After the first time I sat on him I knew exactly why I loved him. The horse had a big, flowing stride. He also had enough anxiety about being asked to work that he just wanted to run. But that is all he had done in his five years of life. This began the epic love affair that has been going on for the past 11 months. We have had a series of ups and down that has included porcupine quills, cracked feet, getting severely jumped out of the tack (every time), killer dressage warm-ups, nervous dressage tests, many tears, and even more smiles.

Jhett Jenkins and Monkey. Photo by Ella Detwyler.

Jhett Jenkins and Monkey. Photo by Ella Detwyler.

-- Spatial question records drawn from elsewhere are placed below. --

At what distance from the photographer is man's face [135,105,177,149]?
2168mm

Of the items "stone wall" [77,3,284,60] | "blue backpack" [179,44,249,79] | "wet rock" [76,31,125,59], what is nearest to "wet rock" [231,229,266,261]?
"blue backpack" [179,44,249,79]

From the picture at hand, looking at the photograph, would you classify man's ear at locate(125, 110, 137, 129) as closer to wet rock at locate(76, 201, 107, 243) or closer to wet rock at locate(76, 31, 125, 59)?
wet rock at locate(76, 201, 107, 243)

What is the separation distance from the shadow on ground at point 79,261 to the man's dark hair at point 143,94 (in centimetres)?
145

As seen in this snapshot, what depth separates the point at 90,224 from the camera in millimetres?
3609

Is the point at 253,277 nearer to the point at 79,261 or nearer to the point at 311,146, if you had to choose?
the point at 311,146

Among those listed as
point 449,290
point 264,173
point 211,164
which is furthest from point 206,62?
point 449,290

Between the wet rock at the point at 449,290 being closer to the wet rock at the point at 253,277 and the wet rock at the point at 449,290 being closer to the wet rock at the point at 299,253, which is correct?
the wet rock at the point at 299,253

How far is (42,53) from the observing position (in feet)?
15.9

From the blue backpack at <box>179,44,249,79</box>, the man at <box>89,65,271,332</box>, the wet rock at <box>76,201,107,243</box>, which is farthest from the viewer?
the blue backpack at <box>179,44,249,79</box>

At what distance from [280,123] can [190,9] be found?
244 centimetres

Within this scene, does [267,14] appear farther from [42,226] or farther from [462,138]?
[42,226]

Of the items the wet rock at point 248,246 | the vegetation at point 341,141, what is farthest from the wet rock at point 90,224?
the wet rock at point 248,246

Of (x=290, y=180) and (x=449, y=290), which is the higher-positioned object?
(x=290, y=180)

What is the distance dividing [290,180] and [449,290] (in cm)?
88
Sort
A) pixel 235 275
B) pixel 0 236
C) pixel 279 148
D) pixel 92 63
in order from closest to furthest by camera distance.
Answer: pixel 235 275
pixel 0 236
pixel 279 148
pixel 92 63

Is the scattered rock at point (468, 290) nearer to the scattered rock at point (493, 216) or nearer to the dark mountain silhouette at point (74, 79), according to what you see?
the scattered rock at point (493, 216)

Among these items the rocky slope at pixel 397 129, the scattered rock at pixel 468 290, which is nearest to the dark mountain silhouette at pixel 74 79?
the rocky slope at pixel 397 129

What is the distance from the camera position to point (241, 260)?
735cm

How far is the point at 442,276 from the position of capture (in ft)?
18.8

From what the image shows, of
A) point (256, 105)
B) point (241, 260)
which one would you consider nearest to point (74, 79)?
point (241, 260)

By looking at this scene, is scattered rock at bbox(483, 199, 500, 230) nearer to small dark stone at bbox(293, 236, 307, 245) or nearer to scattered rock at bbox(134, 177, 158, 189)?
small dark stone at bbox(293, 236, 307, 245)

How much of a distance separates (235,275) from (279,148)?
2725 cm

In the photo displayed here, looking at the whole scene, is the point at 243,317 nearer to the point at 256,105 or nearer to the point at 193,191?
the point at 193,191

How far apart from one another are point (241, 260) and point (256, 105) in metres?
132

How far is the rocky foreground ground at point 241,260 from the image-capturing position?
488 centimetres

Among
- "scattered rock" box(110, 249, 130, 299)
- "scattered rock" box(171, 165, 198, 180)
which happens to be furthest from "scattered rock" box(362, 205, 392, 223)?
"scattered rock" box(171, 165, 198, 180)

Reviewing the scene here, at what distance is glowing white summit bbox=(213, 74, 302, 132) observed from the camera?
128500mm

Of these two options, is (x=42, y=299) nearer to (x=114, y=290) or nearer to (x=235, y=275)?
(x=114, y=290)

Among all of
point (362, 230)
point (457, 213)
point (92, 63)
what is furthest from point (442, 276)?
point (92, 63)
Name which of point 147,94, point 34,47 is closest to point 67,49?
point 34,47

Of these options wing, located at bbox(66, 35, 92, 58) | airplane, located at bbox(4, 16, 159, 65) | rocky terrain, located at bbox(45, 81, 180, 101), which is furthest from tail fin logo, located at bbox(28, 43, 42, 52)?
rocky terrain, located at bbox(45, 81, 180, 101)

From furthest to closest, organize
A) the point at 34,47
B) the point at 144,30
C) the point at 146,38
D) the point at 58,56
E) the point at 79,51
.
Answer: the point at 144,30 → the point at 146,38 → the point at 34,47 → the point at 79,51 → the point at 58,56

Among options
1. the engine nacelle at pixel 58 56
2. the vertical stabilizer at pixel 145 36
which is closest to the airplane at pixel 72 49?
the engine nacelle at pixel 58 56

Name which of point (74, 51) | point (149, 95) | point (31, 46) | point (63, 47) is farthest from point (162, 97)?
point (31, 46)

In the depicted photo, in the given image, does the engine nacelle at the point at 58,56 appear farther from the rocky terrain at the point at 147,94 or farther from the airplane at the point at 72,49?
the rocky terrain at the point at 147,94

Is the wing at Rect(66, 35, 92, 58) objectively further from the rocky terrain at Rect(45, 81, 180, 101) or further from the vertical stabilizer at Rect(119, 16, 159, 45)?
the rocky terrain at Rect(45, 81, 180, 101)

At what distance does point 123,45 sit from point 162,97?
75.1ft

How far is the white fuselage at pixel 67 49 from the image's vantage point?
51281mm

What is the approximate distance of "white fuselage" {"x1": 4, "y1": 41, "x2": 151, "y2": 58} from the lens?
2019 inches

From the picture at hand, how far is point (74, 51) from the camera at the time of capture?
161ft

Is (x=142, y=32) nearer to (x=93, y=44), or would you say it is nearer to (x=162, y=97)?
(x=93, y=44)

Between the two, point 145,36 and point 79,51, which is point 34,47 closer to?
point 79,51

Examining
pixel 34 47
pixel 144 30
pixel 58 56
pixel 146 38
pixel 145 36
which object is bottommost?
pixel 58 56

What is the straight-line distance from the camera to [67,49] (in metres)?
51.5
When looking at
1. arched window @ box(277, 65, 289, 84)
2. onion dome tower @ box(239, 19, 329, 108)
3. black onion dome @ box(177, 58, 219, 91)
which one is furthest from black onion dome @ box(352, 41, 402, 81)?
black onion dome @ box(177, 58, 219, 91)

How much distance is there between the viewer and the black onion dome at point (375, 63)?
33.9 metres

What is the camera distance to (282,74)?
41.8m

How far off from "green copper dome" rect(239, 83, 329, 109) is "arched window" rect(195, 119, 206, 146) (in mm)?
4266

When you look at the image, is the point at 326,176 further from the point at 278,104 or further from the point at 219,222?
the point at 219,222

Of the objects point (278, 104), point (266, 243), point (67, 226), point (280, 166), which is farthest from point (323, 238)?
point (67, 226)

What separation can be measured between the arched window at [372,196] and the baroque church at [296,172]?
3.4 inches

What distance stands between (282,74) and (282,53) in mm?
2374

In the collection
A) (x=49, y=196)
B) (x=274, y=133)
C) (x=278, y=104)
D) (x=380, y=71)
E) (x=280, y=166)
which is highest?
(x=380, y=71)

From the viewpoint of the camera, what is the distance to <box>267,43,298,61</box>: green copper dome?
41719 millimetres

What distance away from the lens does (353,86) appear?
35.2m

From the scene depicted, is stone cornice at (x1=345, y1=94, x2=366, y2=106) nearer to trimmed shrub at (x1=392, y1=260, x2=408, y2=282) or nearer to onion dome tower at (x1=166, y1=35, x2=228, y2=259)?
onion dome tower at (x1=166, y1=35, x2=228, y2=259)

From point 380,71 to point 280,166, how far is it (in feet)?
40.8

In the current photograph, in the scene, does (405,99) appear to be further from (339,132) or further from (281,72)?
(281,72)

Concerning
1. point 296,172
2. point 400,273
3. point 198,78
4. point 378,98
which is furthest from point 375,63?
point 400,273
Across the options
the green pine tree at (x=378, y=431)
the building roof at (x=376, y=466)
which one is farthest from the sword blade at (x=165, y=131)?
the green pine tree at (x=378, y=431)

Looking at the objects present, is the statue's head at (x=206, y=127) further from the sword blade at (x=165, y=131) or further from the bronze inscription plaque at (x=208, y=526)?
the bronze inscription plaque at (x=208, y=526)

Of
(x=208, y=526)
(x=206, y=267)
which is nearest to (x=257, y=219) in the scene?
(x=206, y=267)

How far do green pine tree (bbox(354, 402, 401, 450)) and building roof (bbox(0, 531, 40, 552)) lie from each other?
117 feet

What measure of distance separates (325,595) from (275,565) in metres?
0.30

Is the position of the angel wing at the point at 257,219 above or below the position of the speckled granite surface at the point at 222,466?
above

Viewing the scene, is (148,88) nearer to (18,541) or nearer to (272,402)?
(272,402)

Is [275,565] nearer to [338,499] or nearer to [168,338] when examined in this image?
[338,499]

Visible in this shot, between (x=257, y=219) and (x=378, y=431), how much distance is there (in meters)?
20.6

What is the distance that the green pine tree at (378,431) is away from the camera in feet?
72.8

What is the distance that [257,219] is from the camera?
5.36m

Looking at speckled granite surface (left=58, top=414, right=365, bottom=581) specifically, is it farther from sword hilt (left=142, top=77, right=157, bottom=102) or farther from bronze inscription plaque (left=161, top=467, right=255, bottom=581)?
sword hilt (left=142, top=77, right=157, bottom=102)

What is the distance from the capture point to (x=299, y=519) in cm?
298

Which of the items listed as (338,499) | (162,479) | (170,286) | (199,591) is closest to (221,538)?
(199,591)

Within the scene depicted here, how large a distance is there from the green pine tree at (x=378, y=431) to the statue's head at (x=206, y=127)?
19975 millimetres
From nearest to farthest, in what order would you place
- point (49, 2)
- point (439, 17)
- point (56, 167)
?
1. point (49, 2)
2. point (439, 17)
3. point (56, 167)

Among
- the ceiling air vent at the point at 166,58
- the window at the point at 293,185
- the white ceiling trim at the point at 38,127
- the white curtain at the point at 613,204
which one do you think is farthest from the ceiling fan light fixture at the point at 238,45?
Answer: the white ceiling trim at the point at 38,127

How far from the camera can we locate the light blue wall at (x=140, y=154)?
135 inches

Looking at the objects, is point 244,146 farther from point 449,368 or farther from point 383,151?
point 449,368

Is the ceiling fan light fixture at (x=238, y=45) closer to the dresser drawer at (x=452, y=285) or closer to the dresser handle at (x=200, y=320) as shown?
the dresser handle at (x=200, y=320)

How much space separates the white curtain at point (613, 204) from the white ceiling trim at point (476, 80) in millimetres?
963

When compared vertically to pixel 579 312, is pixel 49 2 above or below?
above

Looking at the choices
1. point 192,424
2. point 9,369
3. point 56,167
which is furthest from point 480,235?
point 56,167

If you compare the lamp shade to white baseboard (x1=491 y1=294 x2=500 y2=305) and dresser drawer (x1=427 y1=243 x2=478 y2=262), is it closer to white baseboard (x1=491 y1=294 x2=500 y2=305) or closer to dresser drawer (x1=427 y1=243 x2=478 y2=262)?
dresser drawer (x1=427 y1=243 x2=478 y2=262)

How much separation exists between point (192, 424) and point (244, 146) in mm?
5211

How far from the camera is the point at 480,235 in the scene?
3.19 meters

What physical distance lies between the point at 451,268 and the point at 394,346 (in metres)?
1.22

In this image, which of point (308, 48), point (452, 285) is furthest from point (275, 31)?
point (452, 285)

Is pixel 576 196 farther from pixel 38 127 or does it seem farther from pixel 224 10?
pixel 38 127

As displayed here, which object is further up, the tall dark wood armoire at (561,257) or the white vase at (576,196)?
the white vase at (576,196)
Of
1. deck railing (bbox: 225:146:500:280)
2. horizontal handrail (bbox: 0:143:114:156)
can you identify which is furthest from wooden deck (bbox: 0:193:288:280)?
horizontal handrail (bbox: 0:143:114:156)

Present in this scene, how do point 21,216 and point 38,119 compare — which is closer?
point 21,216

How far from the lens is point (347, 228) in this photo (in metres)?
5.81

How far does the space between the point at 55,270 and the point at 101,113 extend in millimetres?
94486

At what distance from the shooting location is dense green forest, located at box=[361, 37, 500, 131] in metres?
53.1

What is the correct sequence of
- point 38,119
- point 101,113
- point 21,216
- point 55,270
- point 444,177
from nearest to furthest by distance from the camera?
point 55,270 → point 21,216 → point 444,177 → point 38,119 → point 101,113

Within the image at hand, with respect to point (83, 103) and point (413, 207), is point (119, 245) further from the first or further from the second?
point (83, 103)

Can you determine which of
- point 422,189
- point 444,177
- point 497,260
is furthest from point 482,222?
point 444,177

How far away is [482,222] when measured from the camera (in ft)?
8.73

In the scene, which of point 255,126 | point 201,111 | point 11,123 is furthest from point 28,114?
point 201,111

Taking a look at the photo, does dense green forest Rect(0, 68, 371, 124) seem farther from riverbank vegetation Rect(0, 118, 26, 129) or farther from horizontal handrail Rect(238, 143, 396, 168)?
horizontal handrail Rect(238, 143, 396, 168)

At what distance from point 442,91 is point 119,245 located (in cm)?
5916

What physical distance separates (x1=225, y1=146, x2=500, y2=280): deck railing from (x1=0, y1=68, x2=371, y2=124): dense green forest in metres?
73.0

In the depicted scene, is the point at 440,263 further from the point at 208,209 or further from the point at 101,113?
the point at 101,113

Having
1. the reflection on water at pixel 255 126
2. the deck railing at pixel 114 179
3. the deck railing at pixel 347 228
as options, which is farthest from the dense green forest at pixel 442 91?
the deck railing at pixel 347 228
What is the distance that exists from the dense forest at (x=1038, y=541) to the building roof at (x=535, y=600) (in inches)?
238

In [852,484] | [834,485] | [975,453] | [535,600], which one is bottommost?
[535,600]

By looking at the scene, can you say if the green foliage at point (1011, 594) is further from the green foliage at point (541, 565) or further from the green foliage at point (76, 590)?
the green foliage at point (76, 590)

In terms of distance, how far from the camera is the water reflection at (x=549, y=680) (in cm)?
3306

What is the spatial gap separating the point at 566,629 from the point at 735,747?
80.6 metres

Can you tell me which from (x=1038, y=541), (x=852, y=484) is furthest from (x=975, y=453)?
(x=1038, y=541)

Now I am no stranger to victory in the horse world. I had a wonderful mare who took me around several novice courses to top placings (and then sent me crashing through the above mentioned oxer last summer). But this year I have become very familiar with the small victories too. Like the Beginner Novice dressage test that scored a 49 at our first combined test, which I had to scratch from the jumping phase because Street got too nervous. Or the evening walks where he is relaxed and really seems to enjoy his life.

There are less than 10 days until Street and I make our eventing debut at a one day that is being held at our barn, Flying W Stables in Wilson, Wyoming. With this date approaching it has caused me to really think about how far we have come. There have been days I have hopelessly cried after rides, and then there have been days where I have seen FEI debuts in our future. There were dressage rides where I couldn’t get him to trot, and jump schools where it took me three minutes to stop him. I have had a handful of people tell me to give up on this horse in the short amount of time I have had him, but I will not. Street is most easily described as my ‘heart horse.’ Something about him just makes me feel whole. He has got me through some rough patches. He is no one’s definition of a ‘dream horse,’ but he is mine. He has had many people give up on him, but I will not be one of them.

So, my horsey friends, my advice to you is this. We can’t all be stars. Not all of us can be NAJYRC champions. Not all of us are in Rio right now making our game plan for cross country. But that doesn’t mean we aren’t all diamonds in the rough. Don’t ever give up on your dreams and surround yourself with the people, or horses, that will support you and help you get there. The classic saying all us eventers hear of ‘it takes a village’ is 100% accurate. Some days you need a few encouraging words to keep going because this sport is hard, but it is so worth it. With the idea of competition right at my fingertips after all these months I cannot contain my encouragement to just keep working. It might take two weeks, it might two months, it might take a year but it will be worth it. So, in closing, I will share some advice from the legendary Wanda Webb, “just sit up and kick!”

Jhett Jenkins is a 15-year-old Area IX eventer who rides with the Flying W Stables out of Wilson, Wyoming.